- Country: India
- State: Karnataka
- District: Belgaum

Languages
- • Official: Marathi, Kannada, Hindi
- Time zone: UTC+5:30 (IST)
- PIN: 591244

= Malikwad =

Malikwad is a village which is located in the Belgaum district of Karnataka state, India. It is located on the banks of the Doodhganga River. The river acts as the border between Karnataka and Maharashtra. Due to the border separation, the people in the area are bilingual; many can speak as well as write both Kannada and Marathi languages. Facilities in the village include schools, a library, and public toilets. Agriculture is a major source of income, with the village being one of the top sugarcane producers. In addition to sugarcane, farmers grow various fruits and vegetables, such as tomatoes and bananas. Almost every family has at least one member serving in the Indian Army, earning the village the nickname “Sainik Malikwad,” with “sainik” meaning “soldier.”

■ ■ ■ ■ ■

> **Directions for this task**
List the facilities that the text about Malikwad says the village has.

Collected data
■ ■ ■ ■ ■

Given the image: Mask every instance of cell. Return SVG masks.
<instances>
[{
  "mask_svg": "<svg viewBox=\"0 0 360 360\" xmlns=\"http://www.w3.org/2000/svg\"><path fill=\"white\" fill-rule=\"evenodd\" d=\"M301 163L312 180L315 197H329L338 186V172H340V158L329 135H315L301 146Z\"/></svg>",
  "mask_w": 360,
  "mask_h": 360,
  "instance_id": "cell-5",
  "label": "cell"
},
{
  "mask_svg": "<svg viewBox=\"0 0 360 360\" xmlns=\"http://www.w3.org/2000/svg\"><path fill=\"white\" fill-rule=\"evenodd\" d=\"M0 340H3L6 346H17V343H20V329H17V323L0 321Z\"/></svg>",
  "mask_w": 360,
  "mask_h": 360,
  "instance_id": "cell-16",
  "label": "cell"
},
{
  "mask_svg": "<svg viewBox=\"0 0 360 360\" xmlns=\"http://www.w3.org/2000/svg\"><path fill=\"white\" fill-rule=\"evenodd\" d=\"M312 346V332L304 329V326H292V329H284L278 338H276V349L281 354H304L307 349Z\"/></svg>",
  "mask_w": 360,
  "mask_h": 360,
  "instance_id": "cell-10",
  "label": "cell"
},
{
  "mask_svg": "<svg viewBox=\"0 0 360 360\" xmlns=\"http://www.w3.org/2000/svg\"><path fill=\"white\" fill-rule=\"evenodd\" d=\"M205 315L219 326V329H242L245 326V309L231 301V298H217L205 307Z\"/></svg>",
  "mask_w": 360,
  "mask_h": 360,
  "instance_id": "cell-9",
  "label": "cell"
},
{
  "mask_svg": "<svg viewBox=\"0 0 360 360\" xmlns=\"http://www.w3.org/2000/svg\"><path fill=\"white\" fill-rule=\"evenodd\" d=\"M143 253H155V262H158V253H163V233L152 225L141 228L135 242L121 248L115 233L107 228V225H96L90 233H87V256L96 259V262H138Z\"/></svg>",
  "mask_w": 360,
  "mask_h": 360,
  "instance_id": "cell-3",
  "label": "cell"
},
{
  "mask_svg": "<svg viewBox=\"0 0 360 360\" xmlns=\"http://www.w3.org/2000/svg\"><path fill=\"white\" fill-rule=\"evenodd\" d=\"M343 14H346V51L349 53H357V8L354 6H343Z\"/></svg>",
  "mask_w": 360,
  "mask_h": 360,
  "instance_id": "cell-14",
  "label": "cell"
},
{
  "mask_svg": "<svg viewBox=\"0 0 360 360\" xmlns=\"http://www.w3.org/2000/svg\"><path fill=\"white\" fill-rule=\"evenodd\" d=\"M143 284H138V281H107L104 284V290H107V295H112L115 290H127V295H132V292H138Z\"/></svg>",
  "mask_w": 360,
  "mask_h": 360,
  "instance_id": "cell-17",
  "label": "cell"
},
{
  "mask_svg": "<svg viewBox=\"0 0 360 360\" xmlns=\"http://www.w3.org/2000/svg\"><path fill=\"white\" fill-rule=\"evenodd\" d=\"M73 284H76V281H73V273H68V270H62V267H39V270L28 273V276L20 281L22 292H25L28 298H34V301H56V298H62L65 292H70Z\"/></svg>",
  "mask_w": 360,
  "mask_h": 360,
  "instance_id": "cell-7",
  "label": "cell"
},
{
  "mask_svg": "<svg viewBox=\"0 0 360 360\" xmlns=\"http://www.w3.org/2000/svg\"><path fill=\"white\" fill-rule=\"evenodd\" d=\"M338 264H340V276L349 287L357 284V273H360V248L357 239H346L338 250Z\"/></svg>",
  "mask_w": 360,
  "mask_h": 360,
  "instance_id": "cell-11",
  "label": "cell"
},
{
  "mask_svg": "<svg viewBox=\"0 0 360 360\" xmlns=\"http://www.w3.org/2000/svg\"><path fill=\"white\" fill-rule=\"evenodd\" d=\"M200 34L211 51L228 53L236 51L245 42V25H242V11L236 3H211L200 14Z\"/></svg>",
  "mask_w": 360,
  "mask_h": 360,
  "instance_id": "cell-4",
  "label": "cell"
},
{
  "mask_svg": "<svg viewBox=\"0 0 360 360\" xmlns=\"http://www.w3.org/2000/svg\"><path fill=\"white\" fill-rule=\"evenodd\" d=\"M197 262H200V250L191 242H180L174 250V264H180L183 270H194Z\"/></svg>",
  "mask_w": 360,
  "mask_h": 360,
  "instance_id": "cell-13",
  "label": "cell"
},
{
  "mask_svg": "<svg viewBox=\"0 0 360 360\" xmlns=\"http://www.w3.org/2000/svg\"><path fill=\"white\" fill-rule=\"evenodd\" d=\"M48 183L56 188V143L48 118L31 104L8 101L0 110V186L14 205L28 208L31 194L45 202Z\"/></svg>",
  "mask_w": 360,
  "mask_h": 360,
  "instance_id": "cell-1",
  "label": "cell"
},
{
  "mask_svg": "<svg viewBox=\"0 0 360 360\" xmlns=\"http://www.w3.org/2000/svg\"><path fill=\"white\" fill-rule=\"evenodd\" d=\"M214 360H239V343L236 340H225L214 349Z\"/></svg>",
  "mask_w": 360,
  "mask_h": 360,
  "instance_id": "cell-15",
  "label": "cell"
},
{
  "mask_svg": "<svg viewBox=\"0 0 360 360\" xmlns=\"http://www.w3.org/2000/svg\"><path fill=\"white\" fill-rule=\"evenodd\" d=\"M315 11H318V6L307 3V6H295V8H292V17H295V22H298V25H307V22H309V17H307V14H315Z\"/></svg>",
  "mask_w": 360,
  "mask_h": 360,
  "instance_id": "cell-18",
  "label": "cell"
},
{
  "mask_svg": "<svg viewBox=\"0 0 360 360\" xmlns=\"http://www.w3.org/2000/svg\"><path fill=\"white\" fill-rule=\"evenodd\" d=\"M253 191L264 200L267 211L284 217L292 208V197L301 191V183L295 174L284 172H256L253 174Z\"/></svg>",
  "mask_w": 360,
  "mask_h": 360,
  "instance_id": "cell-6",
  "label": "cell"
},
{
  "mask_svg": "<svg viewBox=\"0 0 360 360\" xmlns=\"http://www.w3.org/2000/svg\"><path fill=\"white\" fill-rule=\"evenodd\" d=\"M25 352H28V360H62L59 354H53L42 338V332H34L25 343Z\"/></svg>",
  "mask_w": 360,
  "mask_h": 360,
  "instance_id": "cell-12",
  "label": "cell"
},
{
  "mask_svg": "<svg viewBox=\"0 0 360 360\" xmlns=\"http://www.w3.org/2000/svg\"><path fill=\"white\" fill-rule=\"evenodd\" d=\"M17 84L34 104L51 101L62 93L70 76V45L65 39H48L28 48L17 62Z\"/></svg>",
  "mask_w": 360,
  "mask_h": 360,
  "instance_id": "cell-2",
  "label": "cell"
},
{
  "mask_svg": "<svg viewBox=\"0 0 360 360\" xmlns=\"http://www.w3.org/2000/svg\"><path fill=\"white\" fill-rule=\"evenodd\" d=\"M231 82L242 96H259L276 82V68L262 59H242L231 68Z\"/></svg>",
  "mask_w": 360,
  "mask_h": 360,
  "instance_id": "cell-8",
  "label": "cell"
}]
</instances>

■ ■ ■ ■ ■

> **Written answer**
Schools, a library, public toilets